Ci sto lavorando. Dopo la mostra fotografica di Amburgo per ora mi sto impegnando, studio permettendo, alla realizzazione di qualche esposizione qui a Trieste che abbia come tema il mio progetto sulla Fraschetta, più avanti si vedrà.
1Come pensi che il territorio alessandrino, la sua gente, si rapporti all’arte fotografica?

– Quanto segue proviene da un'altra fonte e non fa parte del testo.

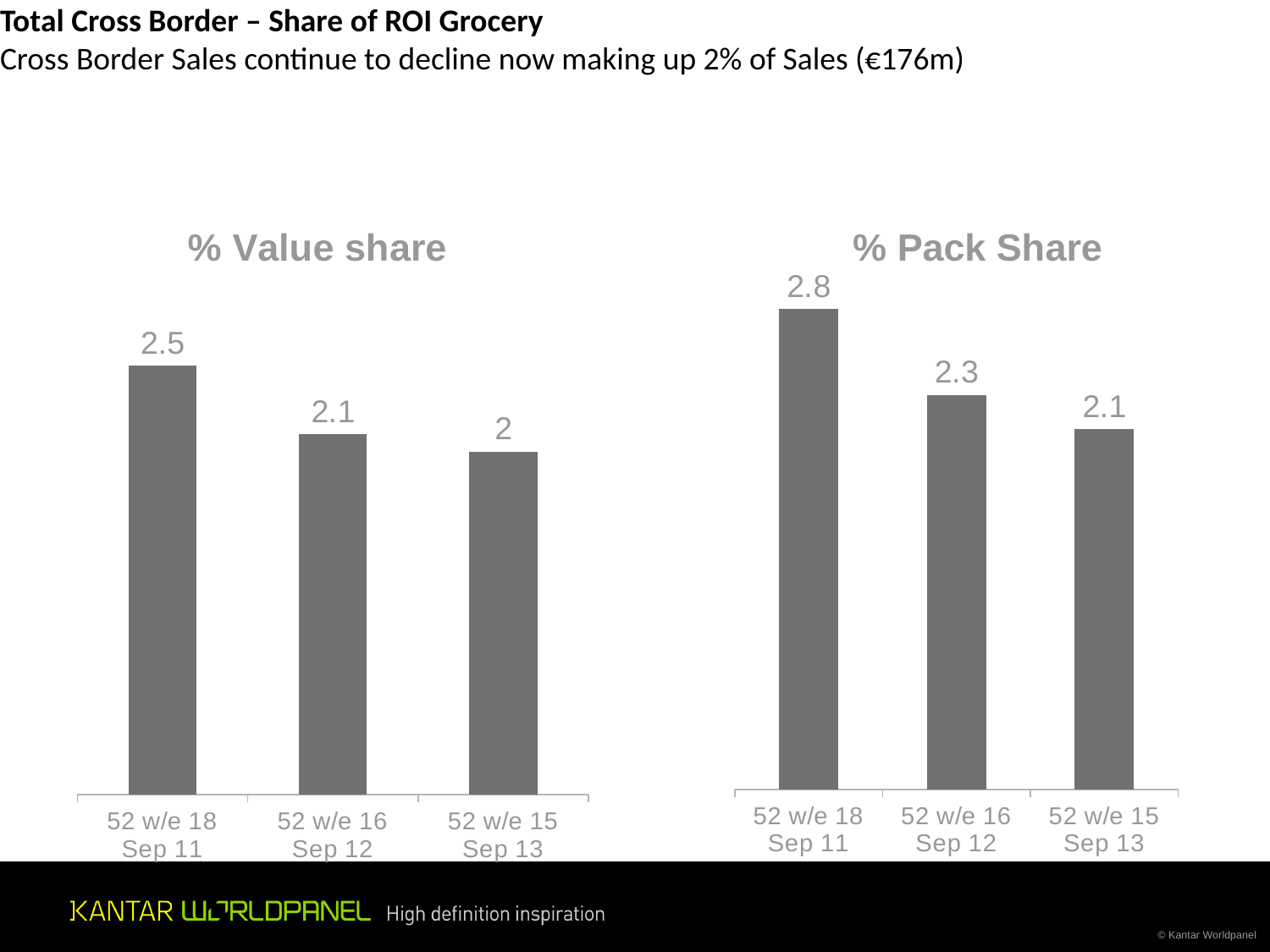
In the '% Value share' chart, which period has the lowest value? 52 w/e 15 Sep 13 In the '% Value share' chart, what is the value for 52 w/e 15 Sep 13? 2 In the '% Pack Share' chart, what is the value for 52 w/e 18 Sep 11? 2.8 In the '% Value share' chart, what is the value for 52 w/e 18 Sep 11? 2.5 In the '% Pack Share' chart, what is the value for 52 w/e 16 Sep 12? 2.3 How many periods are shown in the '% Value share' chart? 3 In the '% Value share' chart, do the values rise or fall from 52 w/e 18 Sep 11 to 52 w/e 15 Sep 13? Fall In the '% Value share' chart, what is the difference between the values for 52 w/e 18 Sep 11 and 52 w/e 16 Sep 12? 0.4 In the '% Pack Share' chart, what is the difference between the values for 52 w/e 18 Sep 11 and 52 w/e 15 Sep 13? 0.7 Which is larger: the 52 w/e 16 Sep 12 value in the '% Value share' chart or the 52 w/e 16 Sep 12 value in the '% Pack Share' chart? % Pack Share What type of chart is the '% Pack Share' chart? Bar chart In the '% Pack Share' chart, which period has the highest value? 52 w/e 18 Sep 11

E’ ancora in alto mare. Parecchio alto mare. Per quanto mi riguarda e per come la vedo, indipendentemente da fattori economici non esiste ad oggi una cultura adeguata ed una mentalità aperta e sufficientemente propositiva nei confronti non solo della fotografia ma delle manifestazioni culturali e dell’Arte stessa più in generale. Molte iniziative vengono spesso soffocate da un modo di vedere e vivere provinciale, borghese e talvolta quasi ottuso e questo l’ho potuto constatare utilizzando come termini di paragone altre città e altre realtà in cui ho vissuto. Abbiamo come alessandrini la fortuna di vivere a 100km da tre delle maggiori città del nord ovest, eppure sembriamo isolati dal pianeta: poche volte mi è capitato di assistere a manifestazioni d’arte indipendente, quando nel resto delle altre città passavano di moda le famose ‘’cene con delitto’’ ad Alessandria si scoprivano e cosi anche gli aperitivi con mostre fotografiche o od i concerti acustici con mostre fotografiche, quando nelle altre città erano ormai abitudine, ad Alessandria forse si scoprivano eventi del genere. Questi sono solo piccoli esempi molto banali. E per finire, arrivati quasi al 2015 mi sembra davvero inaccettabile e surreale ascoltare notizie che riportano la chiusura di locali notturni con musica dal vivo causa lamentele del vicinato che nel weekend vuole dormire. Credo che esempi come questi esplichino molto bene la situazione in cui la città si trova, e di quanto ci sia ancora da lavorare per cambiare. Non solo fabbriche e negozi portano ricchezza, questo credo che anche a livelli nazionali ce ne si è ben resi conto. Nel mio piccolo, con il progetto Fraschetta, spero di poter dare un contributo e valorizzare il nostro territorio, ma da fuori. Dall’esterno.